About this task | Please return the lines below verbatim, beginning at the one that has "genus: Equus" and stopping after the one that has "genus: Odocoileus", and add no other lines.

Collected data |
▼
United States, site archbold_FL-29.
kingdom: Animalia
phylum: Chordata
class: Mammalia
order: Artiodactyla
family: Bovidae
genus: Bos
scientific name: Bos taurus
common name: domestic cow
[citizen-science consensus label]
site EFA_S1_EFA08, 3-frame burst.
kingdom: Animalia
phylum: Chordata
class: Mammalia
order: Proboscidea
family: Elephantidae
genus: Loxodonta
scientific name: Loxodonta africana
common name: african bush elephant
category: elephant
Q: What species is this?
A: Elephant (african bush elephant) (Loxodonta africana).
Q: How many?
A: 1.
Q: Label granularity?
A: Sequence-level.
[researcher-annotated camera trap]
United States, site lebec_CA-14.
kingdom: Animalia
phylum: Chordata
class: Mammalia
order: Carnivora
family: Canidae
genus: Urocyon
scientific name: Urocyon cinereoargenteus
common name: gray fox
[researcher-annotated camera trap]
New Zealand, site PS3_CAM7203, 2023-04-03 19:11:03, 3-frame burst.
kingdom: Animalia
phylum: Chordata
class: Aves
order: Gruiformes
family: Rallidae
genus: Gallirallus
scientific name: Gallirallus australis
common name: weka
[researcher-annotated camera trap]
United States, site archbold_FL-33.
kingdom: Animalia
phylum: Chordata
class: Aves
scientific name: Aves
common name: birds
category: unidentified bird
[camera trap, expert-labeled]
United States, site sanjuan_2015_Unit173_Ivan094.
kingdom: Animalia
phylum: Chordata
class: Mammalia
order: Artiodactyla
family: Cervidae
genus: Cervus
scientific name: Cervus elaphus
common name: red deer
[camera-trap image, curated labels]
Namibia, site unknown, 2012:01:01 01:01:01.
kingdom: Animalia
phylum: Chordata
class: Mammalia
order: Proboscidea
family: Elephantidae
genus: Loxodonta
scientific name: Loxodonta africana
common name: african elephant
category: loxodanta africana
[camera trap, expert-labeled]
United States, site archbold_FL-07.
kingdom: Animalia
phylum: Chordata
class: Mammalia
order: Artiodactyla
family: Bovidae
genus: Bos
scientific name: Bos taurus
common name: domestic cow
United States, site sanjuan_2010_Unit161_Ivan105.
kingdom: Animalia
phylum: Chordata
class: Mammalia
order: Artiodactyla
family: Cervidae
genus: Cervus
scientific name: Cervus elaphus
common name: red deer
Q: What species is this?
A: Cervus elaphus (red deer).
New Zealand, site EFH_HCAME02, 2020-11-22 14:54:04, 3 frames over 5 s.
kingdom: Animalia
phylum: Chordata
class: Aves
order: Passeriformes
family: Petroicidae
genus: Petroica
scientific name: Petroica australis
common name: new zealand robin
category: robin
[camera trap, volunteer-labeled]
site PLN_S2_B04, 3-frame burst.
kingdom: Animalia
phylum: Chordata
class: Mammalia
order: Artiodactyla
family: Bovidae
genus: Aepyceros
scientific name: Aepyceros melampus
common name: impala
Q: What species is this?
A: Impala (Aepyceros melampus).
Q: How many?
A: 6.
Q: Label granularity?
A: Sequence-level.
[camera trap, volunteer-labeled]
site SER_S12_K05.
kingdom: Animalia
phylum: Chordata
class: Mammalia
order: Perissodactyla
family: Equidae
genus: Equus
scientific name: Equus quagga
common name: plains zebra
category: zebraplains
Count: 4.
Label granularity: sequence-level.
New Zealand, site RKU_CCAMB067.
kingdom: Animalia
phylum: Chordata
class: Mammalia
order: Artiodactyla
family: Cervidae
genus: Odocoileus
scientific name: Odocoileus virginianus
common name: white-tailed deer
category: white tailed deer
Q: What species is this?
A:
▲
Worked solution |
genus: Equus
scientific name: Equus quagga
common name: plains zebra
category: zebraplains
Count: 4.
Label granularity: sequence-level.
New Zealand, site RKU_CCAMB067.
kingdom: Animalia
phylum: Chordata
class: Mammalia
order: Artiodactyla
family: Cervidae
genus: Odocoileus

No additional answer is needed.